Acesse o Repositório Institucional de Produção Científica da ENSP em www.ensp.fiocruz.br/repositorio.”

outubro 8, 2012 Posted by | artigo | , , , , , , , , | Deixe um comentário

Open Access no Reino Unido: causas e estratégias

Richard Poynder

No último dia 01 de Outubro, Richard Poynder publicou em seu blog Open and Shut? um longo post onde faz uma longa consideração sobre a problemática das assinaturas de periódicos científicos no Reino Unido, soluções propostas pelos editores e o surgimento das estratégias do Open Access.  Devido ao fato do post ser demasiadamente longo, optei por publicar a sua tradução em partes separadas. Segue a primeira parte:

“O sistema de comunicação científica tem enfrentado sérias dificuldades nas últimas décadas, um problema geralmente conhecido como a “crise dos periódicos”. O cerne da questão é que o preço das revistas científicas tem aumentado consistentemente mais rápido que o índice de preços ao consumidor. Bibliotecas de universidades  e  centros de pesquisa vêm encontrando dificuldades cada vez maiores para adquirir e manter as as assinaturas de todas as revistas de que os seus pesquisadores precisam.

No início de 1990, os editores se encontraram em uma situação onde cada vez que preço de uma revista aumentava eles se viam confrontados com uma onda de cancelamentos. Em uma tentativa de recuperar a receita perdida aumentavam o preço, novamente, o que simplesmente desencadeava uma nova onda de cancelamentos.

Consciente de que a sua sobrevivência estava ameaçada, as editoras buscaram uma maneira de manter os seus assinantes e acabou chegando ao que ficou conhecido como o “Big Deal”.

Com o “Big Deal”, essas bibliotecas não assinavam as revistas título a título, mas sim um conjunto pré-determinado de revistas eletrônicas, a cujos contratos tinham validade por vários anos. Normalmente esse pacote é constituído de todo o portfólio da editora, que pode incluir centenas de títulos de revistas.

O atrativo do “Big Deal”,  para os editores,  era que, com esse tipo de contrato, havia o comprometimento de acabar com o ciclo anual de cancelamento. Para bibliotecas, esse tipo de contrato  forneceu o acesso a um número muito maior de títulos pelo mesmo preço que estava pagando por um conjunto menor de títulos – uma vez que assinou-se o pacote inteiro e, além disso, um contrato que abrangia vários anos. Para autores, isto proporcionou um público maior e mais estável aos seus artigos.

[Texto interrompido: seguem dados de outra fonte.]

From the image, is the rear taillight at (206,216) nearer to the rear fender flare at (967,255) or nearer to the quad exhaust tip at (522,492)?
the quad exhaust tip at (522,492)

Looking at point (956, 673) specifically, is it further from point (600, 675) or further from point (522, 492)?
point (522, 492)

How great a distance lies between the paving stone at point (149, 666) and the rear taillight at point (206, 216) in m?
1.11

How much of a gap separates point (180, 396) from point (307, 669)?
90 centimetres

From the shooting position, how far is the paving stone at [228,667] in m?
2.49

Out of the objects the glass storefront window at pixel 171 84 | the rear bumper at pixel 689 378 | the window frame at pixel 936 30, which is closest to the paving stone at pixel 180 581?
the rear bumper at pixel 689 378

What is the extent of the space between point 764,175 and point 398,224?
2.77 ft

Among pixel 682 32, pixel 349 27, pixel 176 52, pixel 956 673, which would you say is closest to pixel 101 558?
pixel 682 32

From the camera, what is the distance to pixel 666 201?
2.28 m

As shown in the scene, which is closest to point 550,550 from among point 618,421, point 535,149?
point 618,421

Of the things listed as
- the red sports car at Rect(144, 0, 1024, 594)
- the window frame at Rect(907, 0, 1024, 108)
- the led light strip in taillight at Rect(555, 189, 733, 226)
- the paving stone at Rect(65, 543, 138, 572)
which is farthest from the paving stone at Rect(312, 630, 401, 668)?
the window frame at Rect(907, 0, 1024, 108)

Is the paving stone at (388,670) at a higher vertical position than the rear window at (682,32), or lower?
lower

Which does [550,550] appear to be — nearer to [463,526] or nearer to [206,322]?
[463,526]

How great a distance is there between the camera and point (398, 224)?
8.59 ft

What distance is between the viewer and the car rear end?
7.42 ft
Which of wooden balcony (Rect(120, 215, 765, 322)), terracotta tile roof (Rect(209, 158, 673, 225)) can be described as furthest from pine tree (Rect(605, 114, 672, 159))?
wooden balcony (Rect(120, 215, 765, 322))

A Academic Press foi pioneira, em 1996, quando assinou um contrato nesses termos, “Big Deal”, por três anos com a Higher Education  Funding Council for England (HEFCE). O acordo significa que qualquer pessoa que trabalhasse e uma instituição de ensino superior (Higher Education) no Reino Unido tem franco acesso a um ponto de acesso à revista inteira da referida esitora (Academic Press). Além disso, uma vez que foi HEFCE que pagou a conta (por meio da corte superior), o acordo trouxe o benefício adicional de aliviar a pressão sobre os orçamentos das, duramente, pressionadas bibliotecas de pesquisa do Reino Unido.

O padrão

Depois de algum ceticismo inicial, outras editoras começaram a oferecer seus próprios pacotes “Big Deal”, e o modelo, em breve, tornou-se a forma padrão em que bibliotecas de pesquisa adquiriam o acesso a revistas acadêmicas.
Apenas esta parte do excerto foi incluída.